What you are asked to do: Extract every line of the material below that contains the word "sign", matching case exactly.

Task data:
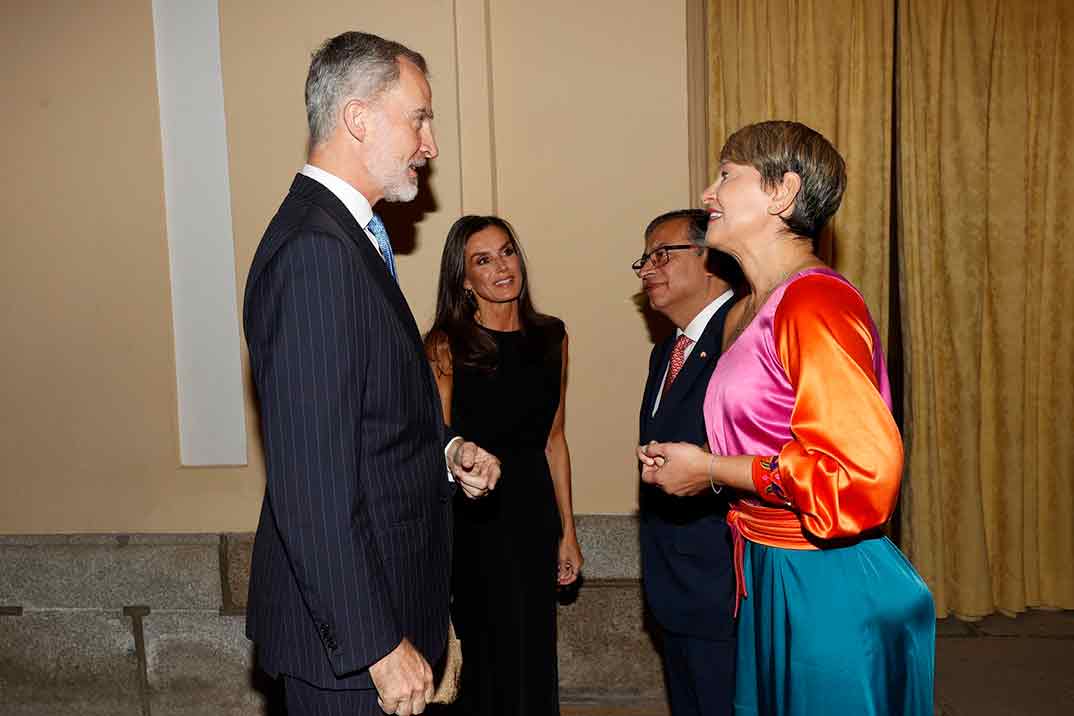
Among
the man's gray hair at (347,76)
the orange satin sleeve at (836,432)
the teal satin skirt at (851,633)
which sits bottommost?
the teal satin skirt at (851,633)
---
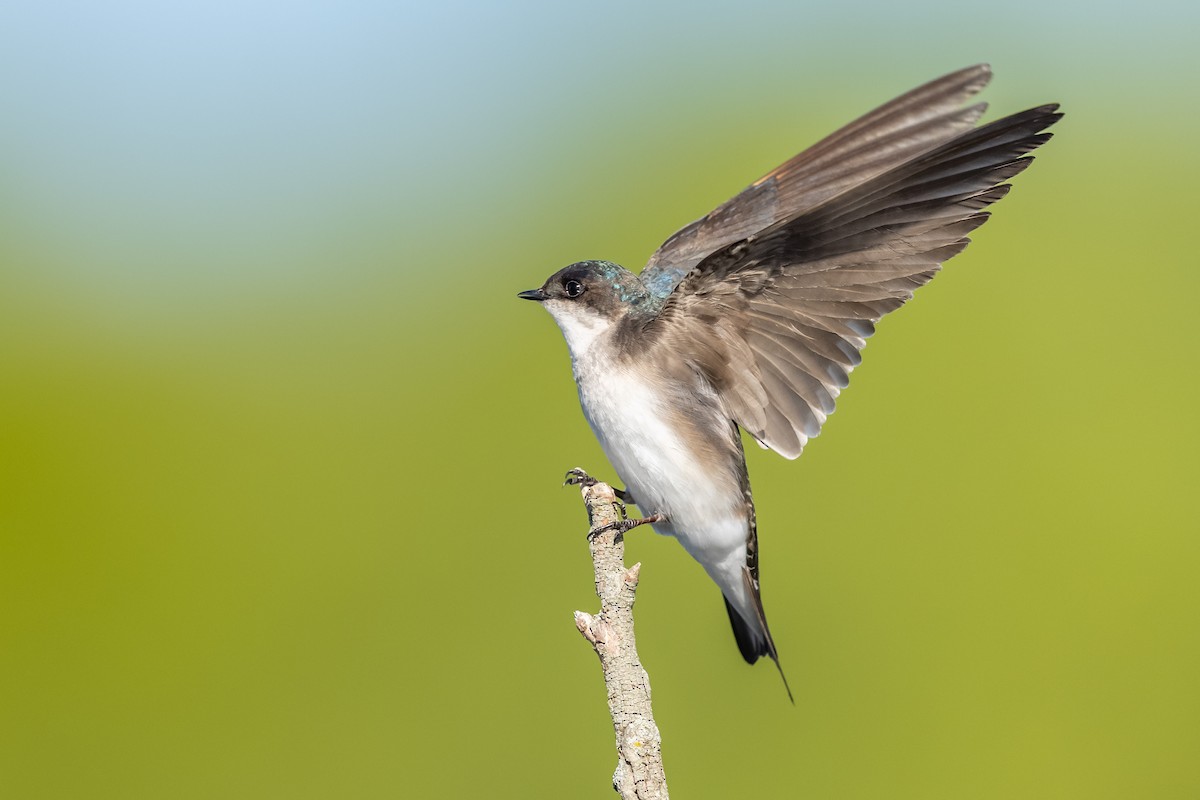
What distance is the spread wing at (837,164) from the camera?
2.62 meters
* * *
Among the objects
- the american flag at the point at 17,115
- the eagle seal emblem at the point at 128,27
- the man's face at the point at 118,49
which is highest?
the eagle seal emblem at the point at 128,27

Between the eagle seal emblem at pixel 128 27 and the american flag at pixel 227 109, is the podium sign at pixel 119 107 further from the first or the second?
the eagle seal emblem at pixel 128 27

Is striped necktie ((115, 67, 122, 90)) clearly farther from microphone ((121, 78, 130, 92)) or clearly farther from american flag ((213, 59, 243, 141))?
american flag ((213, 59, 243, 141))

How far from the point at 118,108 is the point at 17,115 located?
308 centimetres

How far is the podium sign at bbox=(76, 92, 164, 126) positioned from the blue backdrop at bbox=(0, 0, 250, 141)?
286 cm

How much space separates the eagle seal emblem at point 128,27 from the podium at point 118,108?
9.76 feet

The solution:
Between the eagle seal emblem at pixel 128 27 and the american flag at pixel 227 109, is the podium sign at pixel 119 107 further from the first or the second?
How far is the podium sign at bbox=(76, 92, 164, 126) positioned from the blue backdrop at bbox=(0, 0, 250, 141)?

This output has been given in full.